Continue the passage below on tax status and being in business on one's own account, picking up after its final sentence.

_TEXT SHOWN_:
====

In my view, the level of violence to the original agreement may have been unwarranted. Still, one powerful factor was that Barnes was found to be in business on his own account.

The power of being in business on own account

The Atholl House appeal has brought the concept of being in business on one's own account to the front line of tax status cases. HMRC had sought to argue in Atholl House that engagements should be considered in isolation, but that was rejected [124]: "If the person providing the services is known to carry on a business, profession or vocation on their own account as a self-employed person, it would in my judgment be myopic to ignore it, when considering whether or not the parties intended to create a relationship of employment." In his summary, Lord Justice Arnold stated [170], "It follows that a factual circumstance known to both parties at the date of the contract (such as, for example, the fact that the person providing the work has an established career as a freelance) should be taken into account."

We know from Atholl House that being in business is not some trump card that always displaces any consideration of being a "deemed employee". Instead, any engagement needs to be considered in the context of the person's business to see if it is part of that or separate employment.

====

_MATERIAL PROVIDED_:
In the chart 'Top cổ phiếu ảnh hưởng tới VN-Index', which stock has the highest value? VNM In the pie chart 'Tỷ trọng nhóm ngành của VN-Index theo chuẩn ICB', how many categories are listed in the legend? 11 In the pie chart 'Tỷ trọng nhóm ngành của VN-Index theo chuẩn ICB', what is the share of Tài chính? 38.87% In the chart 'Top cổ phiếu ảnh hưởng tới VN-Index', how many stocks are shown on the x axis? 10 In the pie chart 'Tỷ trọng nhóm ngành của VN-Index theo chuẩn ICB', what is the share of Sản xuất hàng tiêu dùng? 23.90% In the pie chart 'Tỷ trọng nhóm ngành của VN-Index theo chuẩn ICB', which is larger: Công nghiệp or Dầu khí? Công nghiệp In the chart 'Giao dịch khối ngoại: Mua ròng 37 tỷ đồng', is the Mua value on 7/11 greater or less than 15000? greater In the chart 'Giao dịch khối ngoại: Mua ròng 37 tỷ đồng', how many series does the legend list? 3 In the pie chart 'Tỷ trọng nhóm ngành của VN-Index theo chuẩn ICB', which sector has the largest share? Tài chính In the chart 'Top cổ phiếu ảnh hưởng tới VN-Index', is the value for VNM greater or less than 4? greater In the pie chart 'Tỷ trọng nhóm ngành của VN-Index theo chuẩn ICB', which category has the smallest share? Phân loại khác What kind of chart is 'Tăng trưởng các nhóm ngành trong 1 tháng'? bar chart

====

_EXPECTED ANSWER_:
In SBL, HMRC Counsel sought to downplay Mr Barnes being in business on his own account, with ambitious arguments. None of them was compelling, including a somewhat surprising argument [86[6)] which claimed: "Mr Barnes' working arrangements were materially similar to those of his co-commentator, Miles Harrison, who was an employee of Sky at all material times." – even Judge Poon pointed out [124(1)], that Harrison was a presenter, and not a co-commentator or pundit, and concluded [128] that "Nor do I find it at all a sound or relevant basis to found Mr Barnes' contractual relationship with Sky by mapping onto how Mr Harrison had been contracted by Sky; each case turns on its own facts."

When concluding, Judge Heidi Poon stated that Mr Barnes was in business on his own account, and regarded the cumulative totality of the provisions in the hypothetical contract in the context of the parties' conduct and intention, that the relevant contracts would not have been contracts of employment for the duration of the relevant period.

Are cracks already appearing in Off-payroll?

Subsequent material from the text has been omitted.